Description
Is there an existing issue for this?
- I have searched the existing issues
Current Behavior
https://github.com/milvus-io/bootcamp/blob/master/bootcamp/RAG/readthedocs_zilliz_langchain.ipynb
Chapter on "Chunking."
Code block "In[8]"
When the above process is executed, the following error occurs
///
ValueError Traceback (most recent call last)
Cell In[11], line 29
27 for doc in docs:
28 soup = BeautifulSoup(doc.page_content, 'html.parser')
---> 29 splits = html_splitter.split_text(str(soup))
30 for split in splits:
31 # Add the source URL and header values to the metadata
32 metadata = {}
File /usr/local/lib/python3.8/site-packages/langchain/text_splitter.py:589, in HTMLHeaderTextSplitter.split_text(self, text)
583 def split_text(self, text: str) -> List[Document]:
584 """Split HTML text string
585
586 Args:
587 text: HTML text
588 """
--> 589 return self.split_text_from_file(StringIO(text))
File /usr/local/lib/python3.8/site-packages/langchain/text_splitter.py:617, in HTMLHeaderTextSplitter.split_text_from_file(self, file)
615 xslt_tree = etree.parse(xslt_path)
616 transform = etree.XSLT(xslt_tree)
--> 617 result = transform(tree)
618 result_dom = etree.fromstring(str(result))
620 # create filter and mapping for header metadata
File src/lxml/xslt.pxi:509, in lxml.etree.XSLT.call()
File src/lxml/apihelpers.pxi:50, in lxml.etree._documentOrRaise()
ValueError: Input object has no document: lxml.etree._ElementTree
///
Expected Behavior
It seems that one of the sample documents (html) has no h1, h2 elements and is empty.
'rtdocs/pymilvus.readthedocs.io/en/latest/search.html'
I feel that this is causing the process to drop as it seems that empty characters are not expected in the following process.

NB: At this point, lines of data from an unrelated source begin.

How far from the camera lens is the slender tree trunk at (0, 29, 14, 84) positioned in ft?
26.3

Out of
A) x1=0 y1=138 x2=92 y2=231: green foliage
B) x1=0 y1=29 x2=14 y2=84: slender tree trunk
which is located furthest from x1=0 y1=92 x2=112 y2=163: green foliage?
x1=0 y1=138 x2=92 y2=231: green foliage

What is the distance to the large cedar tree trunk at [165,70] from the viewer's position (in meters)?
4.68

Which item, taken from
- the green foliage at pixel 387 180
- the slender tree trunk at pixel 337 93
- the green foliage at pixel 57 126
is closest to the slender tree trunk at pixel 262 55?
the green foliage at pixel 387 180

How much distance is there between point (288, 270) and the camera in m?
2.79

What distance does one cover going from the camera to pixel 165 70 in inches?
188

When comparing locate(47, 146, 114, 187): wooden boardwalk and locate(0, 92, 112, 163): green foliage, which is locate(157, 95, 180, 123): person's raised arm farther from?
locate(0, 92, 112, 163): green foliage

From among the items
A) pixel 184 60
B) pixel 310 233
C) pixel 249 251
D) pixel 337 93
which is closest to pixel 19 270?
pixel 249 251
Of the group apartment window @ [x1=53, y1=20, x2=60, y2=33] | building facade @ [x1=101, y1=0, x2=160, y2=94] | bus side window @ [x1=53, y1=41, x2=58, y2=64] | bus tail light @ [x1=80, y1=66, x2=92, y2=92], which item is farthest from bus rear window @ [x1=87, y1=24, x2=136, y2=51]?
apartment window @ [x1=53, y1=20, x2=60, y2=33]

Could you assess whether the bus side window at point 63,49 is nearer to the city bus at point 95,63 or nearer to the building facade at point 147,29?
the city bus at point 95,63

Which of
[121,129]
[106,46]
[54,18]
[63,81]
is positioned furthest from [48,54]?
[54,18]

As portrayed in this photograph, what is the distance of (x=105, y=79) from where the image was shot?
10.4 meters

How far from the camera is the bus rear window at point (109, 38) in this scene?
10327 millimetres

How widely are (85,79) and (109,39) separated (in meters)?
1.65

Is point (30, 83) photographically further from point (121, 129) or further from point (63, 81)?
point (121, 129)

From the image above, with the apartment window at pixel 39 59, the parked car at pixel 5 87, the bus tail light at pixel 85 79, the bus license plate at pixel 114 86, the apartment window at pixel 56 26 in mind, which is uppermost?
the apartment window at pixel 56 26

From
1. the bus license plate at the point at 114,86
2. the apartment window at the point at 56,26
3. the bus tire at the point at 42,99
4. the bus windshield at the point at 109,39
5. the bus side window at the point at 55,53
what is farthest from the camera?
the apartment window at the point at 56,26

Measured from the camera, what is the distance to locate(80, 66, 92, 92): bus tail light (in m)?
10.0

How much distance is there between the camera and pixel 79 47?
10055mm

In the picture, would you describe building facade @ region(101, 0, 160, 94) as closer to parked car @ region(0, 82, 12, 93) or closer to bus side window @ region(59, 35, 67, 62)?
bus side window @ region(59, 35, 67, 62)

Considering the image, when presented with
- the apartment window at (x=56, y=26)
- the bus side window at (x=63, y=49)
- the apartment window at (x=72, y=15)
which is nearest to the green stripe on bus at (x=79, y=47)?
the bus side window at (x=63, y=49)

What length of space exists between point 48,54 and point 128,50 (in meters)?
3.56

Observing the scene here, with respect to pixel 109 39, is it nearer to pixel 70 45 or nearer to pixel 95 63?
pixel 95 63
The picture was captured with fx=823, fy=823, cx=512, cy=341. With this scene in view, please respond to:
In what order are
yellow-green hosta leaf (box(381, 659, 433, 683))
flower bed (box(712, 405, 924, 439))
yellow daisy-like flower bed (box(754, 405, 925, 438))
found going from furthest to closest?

Shouldn't doc.page_content check for empty characters?
soup = BeautifulSoup(doc.page_content, 'html.parser')
Steps To Reproduce
https://github.com/milvus-io/bootcamp/blob/master/bootcamp/RAG/readthedocs_zilliz_langchain.ipynb
Chapter on "Chunking."
Code block "In[8]"
Execution of the above code.
Software version
Milvus : 2.3
OS : Debian GNU/Linux 12 (bookworm)
langchain: 0.1.5
Anything else?
No response